The attitude of the ZFS developers only works in the enterprise market: Your data is safe (checksummed, scrubbed, replicated using RAID-Z), but if a bit flips in the superblock just restore from your backup, because we won't provide tools to recover from that.
While I concur with most of your points, I must point out that there are four uberblocks, not one; a flipped bit will not impair the pool.
Let's argue that bits flip in all four uberblocks though, then ZFS will use the previous valid commit, which also has four uberblocks (ZFS is a CoW FS). And so on backwards for quite a few transactions. All these uberblocks are spread out at the beginning and end of each disk.
ZFS has a policy that the more important the data (and the top of the tree is most important), the more copies there are, although a user can also define how many duplicates there should be at the leaves of the tree.
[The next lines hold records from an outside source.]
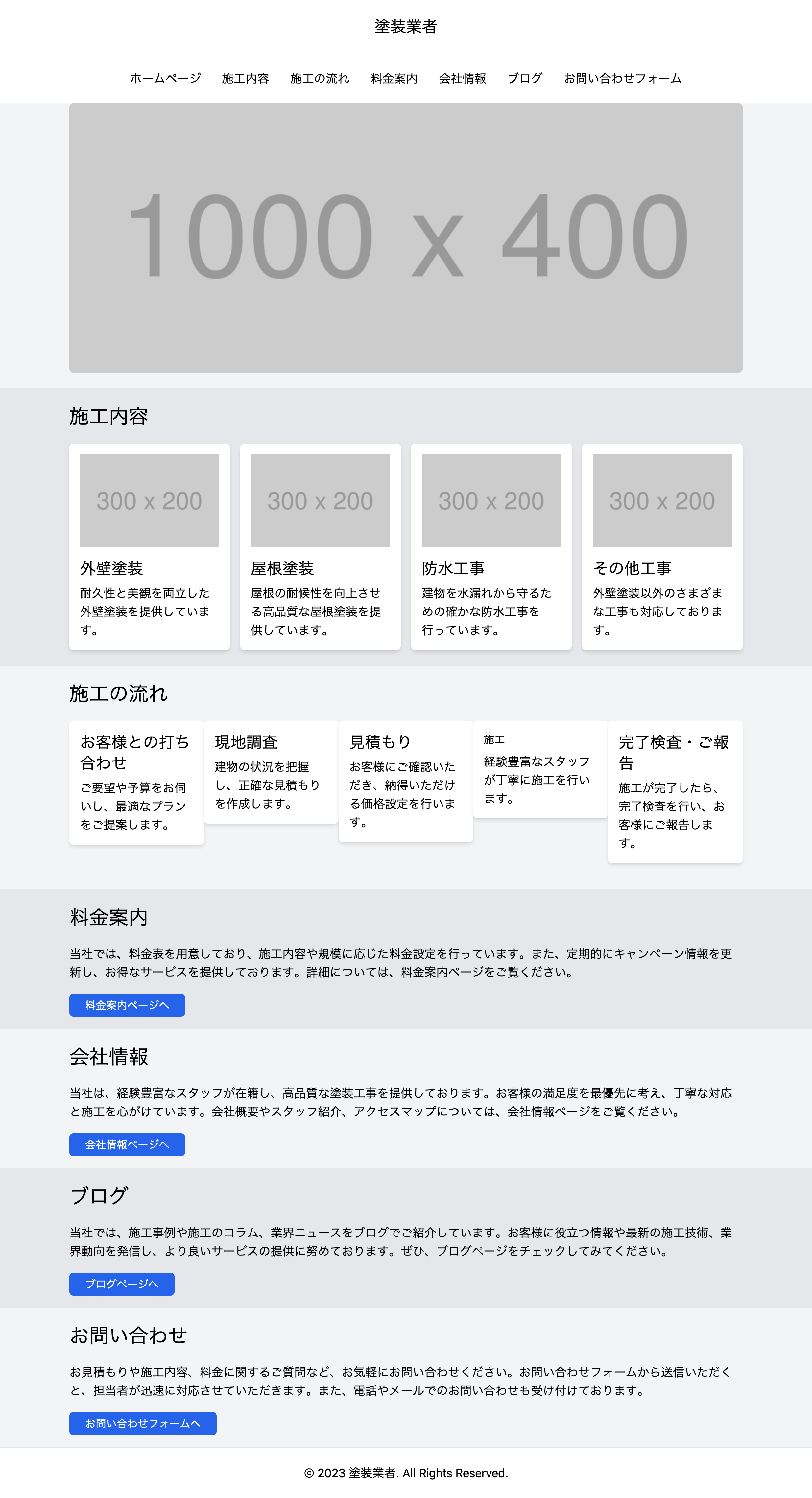 塗装業者

ホームページ　施工内容　施工の流れ　料金案内　会社情報　ブログ　お問い合わせフォーム

1000 x 400

施工内容

300 x 200

外壁塗装

耐久性と美観を両立した外壁塗装を提供しています。

300 x 200

屋根塗装

屋根の耐候性を向上させる高品質な屋根塗装を提供しています。

300 x 200

防水工事

建物を水漏れから守るための確かな防水工事を行っています。

300 x 200

その他工事

外壁塗装以外のさまざまな工事も対応しております。

施工の流れ

お客様との打ち合わせ

ご要望や予算をお伺いし、最適なプランをご提案します。

現地調査

建物の状況を把握し、正確な見積もりを作成します。

見積もり

お客様にご確認いただき、納得いただける価格設定を行います。

施工

経験豊富なスタッフが丁寧に施工を行います。

完了検査・ご報告

施工が完了したら、完了検査を行い、お客様にご報告します。

料金案内

当社では、料金表を用意しており、施工内容や規模に応じた料金設定を行っています。また、定期的にキャンペーン情報を更新し、お得なサービスを提供しております。詳細については、料金案内ページをご覧ください。

料金案内ページへ

会社情報

当社は、経験豊富なスタッフが在籍し、高品質な塗装工事を提供しております。お客様の満足度を最優先に考え、丁寧な対応と施工を心がけています。会社概要やスタッフ紹介、アクセスマップについては、会社情報ページをご覧ください。

会社情報ページへ

ブログ

当社では、施工事例や施工のコラム、業界ニュースをブログでご紹介しています。お客様に役立つ情報や最新の施工技術、業界動向を発信し、より良いサービスの提供に努めております。ぜひ、ブログページをチェックしてみてください。

ブログページへ

お問い合わせ

お見積もりや施工内容、料金に関するご質問など、お気軽にお問い合わせください。お問い合わせフォームから送信いただくと、担当者が迅速に対応させていただきます。また、電話やメールでのお問い合わせも受け付けております。

お問い合わせフォームへ

© 2023 塗装業者. All Rights Reserved.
Basically, you'd need a very trashed disk to render an entire pool dead. You're not going to recover from that, regardless of filesystem.
Well, ZFS clearly didn't use the extra copies, nor did it try to use the previous uberbocks. Otherwise it would've been able to mount the filesystem, don't you think? And I disagree that the disk was very trashed, if all it took was to invalidate a few uburblocks to get the filesystem mounted again.
As others have stated, if the current state has corruption, you roll it back.
As I posted in response to another post above, this is as easy as "zpool clear -F $POOLNAME".
The fact that the vast majority of other filesystems have no way to detect silent corruption of data (only metadata inconsistencies) is far more frightening to me.
Here is an nice article written by someone who discovered just how unreliable disks are, after switching to ZFS (because other filesystems couldn't detect the corruption). Quite an eye-opener.
http://www.oracle.com/technetwork/systems/opensolaris/data-r...
I got screwed by ZFS, and I was able to recover the filesystem by learning its on-disk structure and fixing it directly on-disk. Something that a decent fsck tool could do. But no, ZFS never breaks. Go figure.